The International Court of Justice (ICJ) issued an interim ruling directing Pakistan not to execute Kulbhushan Sudhir Jadav until the world court reaches a final decision in the case of India vs Pakistan (Jadhav case). The order has much wider ramifications than merely a stay on the execution proceedings. These implications, it appears, are neither appreciated by the Pakistan government nor by its advisors.

Anyone who was caught by surprise at ICJ’s interim verdict was either living in a fool’s paradise, or had absolutely no idea how things work at the International Court of Justice. It was a forgone conclusion after the mess that Pakistan’s legal and foreign affairs team had created. The whole strategy of how to deal with this matter was flawed and lacked the dexterity required in such complicated matters.

First, and this is most important to understand. The International Court of Justice does not have a mandatory jurisdiction. Its jurisdiction is optional. That is, the ICJ cannot force a country to appear before itself. It is for the State to accept jurisdiction in a particular matter. Pakistan could have simply chosen not to appear before the ICJ, and this would have been the best legal strategy. Instead, what we saw is an unprecedented haste in which Pakistan not only decided to appear before the court, but also set up a legal team, the competence of which is questioned by many. By simply not appearing before ICJ, Pakistan could have refused to accept ICJ’s jurisdiction, and avoided this humiliation. Unfortunately, this point, it appears, was neither understood nor appreciated.

Secondly, under the rules of International Court of Justice, Pakistan had a right to request that a Pakistani legal professional be appointed as an ad-hoc judge of ICJ, to hear the Jadhav case. Again, the incompetence of the Ministry of Foreign Affairs, and the legal team, was such that it failed to make this request to the world court. The reason behind such a major blunder beats any international law expert, especially since there was a judge from India who was sitting on the panel.

Thirdly, any lawyer who has even rudimentary understanding of international law, and comprehends the workings of the International Court of Justice, would have advised the government of Pakistan that once the matter is before ICJ, there is no way in the world that it will not pass an order staying the execution. India had clearly satisfied all the prerequisites for a stay order. It had established a prima facie jurisdiction of ICJ, had clearly articulated the plausibility of its case, the real and imminent risk of irreparable harm was well established, there was an obvious link between rights claimed on merits and the provisional measures. The most professional course of action for Pakistan would have been to give an undertaking that it will not execute Jadhav until the matter is finally heard and decided by ICJ. This would have saved Pakistan embarrassment, as well as avoided the ancillary comments and observations of ICJ which will prove to be highly detrimental to Pakistan in future.
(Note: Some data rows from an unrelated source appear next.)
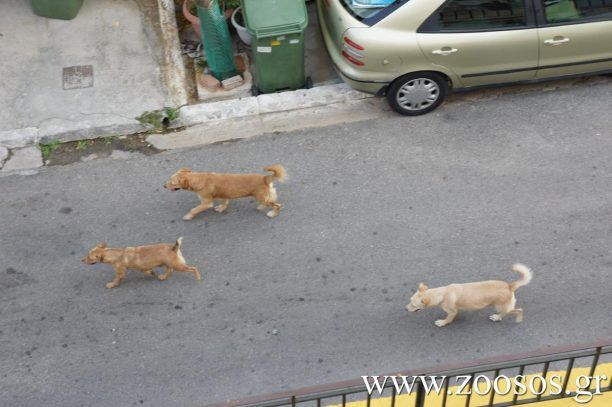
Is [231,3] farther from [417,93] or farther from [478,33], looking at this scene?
[478,33]

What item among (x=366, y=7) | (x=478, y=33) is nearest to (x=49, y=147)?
(x=366, y=7)

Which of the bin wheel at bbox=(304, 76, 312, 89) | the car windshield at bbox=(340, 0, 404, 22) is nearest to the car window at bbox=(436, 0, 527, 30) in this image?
the car windshield at bbox=(340, 0, 404, 22)

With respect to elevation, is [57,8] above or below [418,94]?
above

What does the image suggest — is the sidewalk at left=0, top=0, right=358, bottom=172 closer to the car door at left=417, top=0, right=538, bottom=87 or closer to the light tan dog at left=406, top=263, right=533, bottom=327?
the car door at left=417, top=0, right=538, bottom=87

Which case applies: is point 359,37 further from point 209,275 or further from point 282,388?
point 282,388

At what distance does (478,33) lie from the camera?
7289mm

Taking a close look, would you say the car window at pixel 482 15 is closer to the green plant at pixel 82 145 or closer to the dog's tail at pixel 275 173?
the dog's tail at pixel 275 173

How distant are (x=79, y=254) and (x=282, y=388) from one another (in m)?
2.43

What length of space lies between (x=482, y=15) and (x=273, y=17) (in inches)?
87.1

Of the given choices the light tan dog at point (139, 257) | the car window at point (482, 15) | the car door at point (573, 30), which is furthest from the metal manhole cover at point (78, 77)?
the car door at point (573, 30)

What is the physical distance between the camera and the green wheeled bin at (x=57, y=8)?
8656mm

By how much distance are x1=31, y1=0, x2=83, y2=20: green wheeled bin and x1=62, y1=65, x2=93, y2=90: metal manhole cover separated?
0.89 metres

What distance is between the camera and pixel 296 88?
817 cm

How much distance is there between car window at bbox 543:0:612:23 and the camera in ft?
24.1
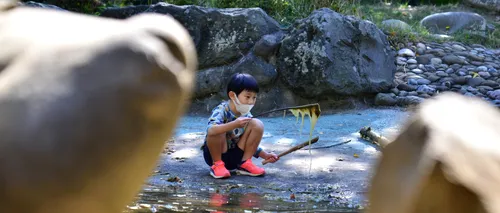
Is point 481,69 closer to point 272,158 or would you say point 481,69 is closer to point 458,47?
point 458,47

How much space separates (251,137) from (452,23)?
7.48 metres

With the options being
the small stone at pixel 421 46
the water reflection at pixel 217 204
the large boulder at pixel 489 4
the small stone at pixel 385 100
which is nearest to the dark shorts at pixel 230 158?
the water reflection at pixel 217 204

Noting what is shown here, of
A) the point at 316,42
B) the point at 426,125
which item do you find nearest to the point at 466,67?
the point at 316,42

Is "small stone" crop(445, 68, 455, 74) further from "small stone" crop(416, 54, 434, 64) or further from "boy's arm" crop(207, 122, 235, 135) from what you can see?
"boy's arm" crop(207, 122, 235, 135)

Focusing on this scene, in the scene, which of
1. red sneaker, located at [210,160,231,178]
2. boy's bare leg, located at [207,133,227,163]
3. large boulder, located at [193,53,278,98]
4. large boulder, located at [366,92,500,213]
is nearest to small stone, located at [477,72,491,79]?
large boulder, located at [193,53,278,98]

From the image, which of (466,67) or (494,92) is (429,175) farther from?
(466,67)

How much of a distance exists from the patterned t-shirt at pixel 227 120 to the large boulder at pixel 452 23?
6.73 meters

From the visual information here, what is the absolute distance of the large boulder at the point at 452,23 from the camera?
36.0 feet

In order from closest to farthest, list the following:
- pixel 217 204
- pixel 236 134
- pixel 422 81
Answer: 1. pixel 217 204
2. pixel 236 134
3. pixel 422 81

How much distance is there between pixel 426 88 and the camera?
7.52 metres

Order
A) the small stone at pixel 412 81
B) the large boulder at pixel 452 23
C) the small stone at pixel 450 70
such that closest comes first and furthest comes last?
the small stone at pixel 412 81
the small stone at pixel 450 70
the large boulder at pixel 452 23

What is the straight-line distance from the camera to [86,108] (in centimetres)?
81

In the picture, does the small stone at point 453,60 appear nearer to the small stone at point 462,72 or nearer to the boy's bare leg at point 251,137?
the small stone at point 462,72

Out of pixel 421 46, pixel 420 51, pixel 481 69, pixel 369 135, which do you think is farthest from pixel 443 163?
pixel 421 46
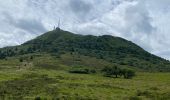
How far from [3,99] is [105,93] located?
110 ft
The judgement of ICJ has wider implications for Pakistan than merely stopping the execution of Jadhav. For example, the Court has determined that it has a prima facie jurisdiction to hear this matter. While this determination is not final and will be re-examined when the full case is heard, the current determination goes a long way to show the inclination of the court. In addition, in his declaration appended to the order, Judge Bhandari of India has made an observation that by not allowing consular access to Jadhav for India, Pakistan has violated the human rights of the accused. This is indeed very damning observation at this stage for the state of Pakistan.

There need not be any mincing of words. Pakistan was brutally defeated in the International Court of Justice. This was a clear loss both on the diplomatic as well as the legal front. The government of Pakistan was grossly unprepared for this manoeuvre by India. Interestingly, it appears that Pakistan’s legal team did not understand the underlying issue behind the whole proceedings. It was not about staying the execution. The likelihood of execution of Jadhav is remote since such an extreme action by the state of Pakistan would be catastrophic and perhaps result in breakdown of diplomatic relations between Pakistan and India. The actual issue at hand is that of consular access. The government of Pakistan, and its legal team, failed to interpret its obligations under the Vienna Convention on Consular relations. The team also erred in as much as it failed to predict that based on its past decisions, ICJ will certainly rule in favour of allowing consular access to India.

One wonders if those behind this faux paus will be brought to task. Of course, if history is any testament, no one will be held accountable. The nation is likely to blame India for pulling a fast one, and ICJ for being biased. The positive aspect of this saga is that Pakistan still has a chance to redeem itself since the proceedings before ICJ are ongoing. Perhaps, if the state learns from its mistakes, it can secure a victory in the main case. For a defeat of this nature is not limited to Jadhav only. The observations of ICJ in a final decision can have disastrous consequences for Pakistan on many other international legal and diplomatic forums.